- **Stated task 1**: Reproduce the Azure PostgreSQL thread below word for word, starting with "Hello @charalamm I" and going on through "info about this?".

- **Excerpt**:
%%
Azure/azure-postgresql

az postgres flexible-server upgrade InternalServerError

Opened this issue ยท 35 comments

Hello,

I am trying to upgrade a postgres flexible-server from v11 to a newer version put I always get (InternalServerError) An unexpected error occured while processing the request. Tracking ID: '')

More specifically:

  • I have created a v11 postgres flexible-server
  • Activated the PG_BUFFERCACHE , PG_STAT_STATEMENTS, PLPGSQL and POSTGIS extensions
  • Migrated from a v11 postgres single-server
  • Made attempts to upgrade the flexible server from 11 to 12, 13, 14 and 15 from the portal and from the az-cli but all attempts failed with the InternalServerError error.

same issue here, support has been terribly bad at handling this case for us

Hello @charalamm I have the same issue with flexible-server from v11 to v14. Azure support doesn't help me

@charalamm have you managed to get some info about this?
%%
- **Information given**:
%%
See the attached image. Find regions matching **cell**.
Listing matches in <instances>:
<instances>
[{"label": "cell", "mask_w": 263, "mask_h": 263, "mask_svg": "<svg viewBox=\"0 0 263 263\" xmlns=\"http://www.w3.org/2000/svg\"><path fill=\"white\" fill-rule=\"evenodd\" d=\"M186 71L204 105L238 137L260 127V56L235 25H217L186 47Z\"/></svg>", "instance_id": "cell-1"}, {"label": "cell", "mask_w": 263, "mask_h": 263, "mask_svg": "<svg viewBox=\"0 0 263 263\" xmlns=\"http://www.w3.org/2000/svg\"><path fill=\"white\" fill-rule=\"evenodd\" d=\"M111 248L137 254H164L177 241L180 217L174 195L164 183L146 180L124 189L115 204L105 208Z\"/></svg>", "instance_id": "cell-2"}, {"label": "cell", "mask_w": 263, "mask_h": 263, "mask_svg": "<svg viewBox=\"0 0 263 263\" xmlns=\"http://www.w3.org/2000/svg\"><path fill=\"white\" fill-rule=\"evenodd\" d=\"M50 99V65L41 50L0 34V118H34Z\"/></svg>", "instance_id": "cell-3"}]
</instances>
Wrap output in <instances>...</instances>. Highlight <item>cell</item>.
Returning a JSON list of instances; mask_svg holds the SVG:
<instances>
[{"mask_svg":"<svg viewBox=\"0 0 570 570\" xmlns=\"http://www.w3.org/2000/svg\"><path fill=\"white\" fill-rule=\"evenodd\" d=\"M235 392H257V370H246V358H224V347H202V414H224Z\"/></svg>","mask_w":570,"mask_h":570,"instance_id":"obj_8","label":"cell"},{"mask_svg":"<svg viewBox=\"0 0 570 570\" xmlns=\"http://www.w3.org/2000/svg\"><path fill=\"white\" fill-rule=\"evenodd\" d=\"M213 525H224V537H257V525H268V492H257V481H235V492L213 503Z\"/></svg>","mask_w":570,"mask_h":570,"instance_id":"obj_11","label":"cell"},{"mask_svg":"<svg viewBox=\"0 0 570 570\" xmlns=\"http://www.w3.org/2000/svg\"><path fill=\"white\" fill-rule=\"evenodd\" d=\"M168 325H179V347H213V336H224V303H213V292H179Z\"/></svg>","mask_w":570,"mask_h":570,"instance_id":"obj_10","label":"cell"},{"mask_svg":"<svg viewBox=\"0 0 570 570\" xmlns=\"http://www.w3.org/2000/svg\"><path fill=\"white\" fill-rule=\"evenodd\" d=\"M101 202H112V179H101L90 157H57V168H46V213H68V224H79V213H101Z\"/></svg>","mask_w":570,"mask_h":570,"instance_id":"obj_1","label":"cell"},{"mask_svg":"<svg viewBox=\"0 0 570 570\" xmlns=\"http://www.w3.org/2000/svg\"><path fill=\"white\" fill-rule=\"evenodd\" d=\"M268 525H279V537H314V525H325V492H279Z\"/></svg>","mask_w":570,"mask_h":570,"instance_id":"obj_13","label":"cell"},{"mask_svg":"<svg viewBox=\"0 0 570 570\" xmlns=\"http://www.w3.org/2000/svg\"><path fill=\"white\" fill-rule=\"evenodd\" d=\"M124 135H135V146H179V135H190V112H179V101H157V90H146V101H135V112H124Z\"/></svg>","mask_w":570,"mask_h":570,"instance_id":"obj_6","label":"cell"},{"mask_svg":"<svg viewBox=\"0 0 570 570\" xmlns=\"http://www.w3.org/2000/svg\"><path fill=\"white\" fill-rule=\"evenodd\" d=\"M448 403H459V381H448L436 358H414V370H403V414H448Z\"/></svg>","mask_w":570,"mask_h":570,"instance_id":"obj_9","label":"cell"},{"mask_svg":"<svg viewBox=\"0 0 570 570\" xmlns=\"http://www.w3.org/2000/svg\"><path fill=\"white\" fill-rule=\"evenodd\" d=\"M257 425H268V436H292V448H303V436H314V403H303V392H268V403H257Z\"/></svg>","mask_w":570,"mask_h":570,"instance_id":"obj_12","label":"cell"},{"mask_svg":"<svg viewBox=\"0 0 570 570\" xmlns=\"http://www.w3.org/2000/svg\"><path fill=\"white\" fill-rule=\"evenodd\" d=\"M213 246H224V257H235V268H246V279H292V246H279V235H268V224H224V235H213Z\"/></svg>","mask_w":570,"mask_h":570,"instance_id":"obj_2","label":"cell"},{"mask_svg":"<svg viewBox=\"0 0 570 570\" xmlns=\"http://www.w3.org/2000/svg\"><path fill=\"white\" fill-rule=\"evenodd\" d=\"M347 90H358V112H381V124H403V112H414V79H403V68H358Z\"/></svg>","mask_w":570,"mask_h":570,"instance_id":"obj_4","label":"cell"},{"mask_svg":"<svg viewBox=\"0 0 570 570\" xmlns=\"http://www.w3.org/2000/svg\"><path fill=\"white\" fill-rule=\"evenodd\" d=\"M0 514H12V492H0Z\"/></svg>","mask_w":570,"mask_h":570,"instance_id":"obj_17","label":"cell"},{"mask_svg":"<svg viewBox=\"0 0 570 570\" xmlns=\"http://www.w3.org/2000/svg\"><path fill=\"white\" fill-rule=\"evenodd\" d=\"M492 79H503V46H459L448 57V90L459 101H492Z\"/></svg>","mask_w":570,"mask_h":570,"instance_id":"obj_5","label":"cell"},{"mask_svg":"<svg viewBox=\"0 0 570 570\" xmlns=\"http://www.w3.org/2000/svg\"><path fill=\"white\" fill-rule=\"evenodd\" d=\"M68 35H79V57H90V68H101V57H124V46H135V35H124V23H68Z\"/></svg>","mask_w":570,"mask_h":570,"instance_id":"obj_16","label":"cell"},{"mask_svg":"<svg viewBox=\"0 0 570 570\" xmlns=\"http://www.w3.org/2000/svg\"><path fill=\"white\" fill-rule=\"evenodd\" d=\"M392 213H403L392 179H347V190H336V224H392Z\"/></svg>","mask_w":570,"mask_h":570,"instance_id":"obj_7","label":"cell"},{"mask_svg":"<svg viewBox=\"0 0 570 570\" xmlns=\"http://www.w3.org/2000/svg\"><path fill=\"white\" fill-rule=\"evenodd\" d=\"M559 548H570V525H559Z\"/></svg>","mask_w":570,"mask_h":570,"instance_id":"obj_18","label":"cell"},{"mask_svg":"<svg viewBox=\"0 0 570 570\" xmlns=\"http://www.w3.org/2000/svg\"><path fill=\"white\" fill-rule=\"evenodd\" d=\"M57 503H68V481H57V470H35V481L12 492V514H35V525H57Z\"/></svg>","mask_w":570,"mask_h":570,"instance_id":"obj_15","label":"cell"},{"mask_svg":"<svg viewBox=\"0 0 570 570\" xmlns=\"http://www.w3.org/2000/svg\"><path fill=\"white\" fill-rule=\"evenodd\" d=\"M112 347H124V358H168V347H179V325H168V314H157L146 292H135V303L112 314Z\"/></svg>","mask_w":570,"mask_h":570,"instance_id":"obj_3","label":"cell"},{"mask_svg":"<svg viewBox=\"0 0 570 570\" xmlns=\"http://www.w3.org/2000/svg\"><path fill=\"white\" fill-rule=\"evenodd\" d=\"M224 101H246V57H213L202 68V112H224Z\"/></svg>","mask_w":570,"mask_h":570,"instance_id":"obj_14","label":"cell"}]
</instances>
%%
- **Stated task 2**: How many lines of the entries above contain the string "instances"? Reply with the number only.

- **Right answer 1**:
Hello @charalamm I have the same issue with flexible-server from v11 to v14. Azure support doesn't help me

@charalamm have you managed to get some info about this?

- **Right answer 2**: 7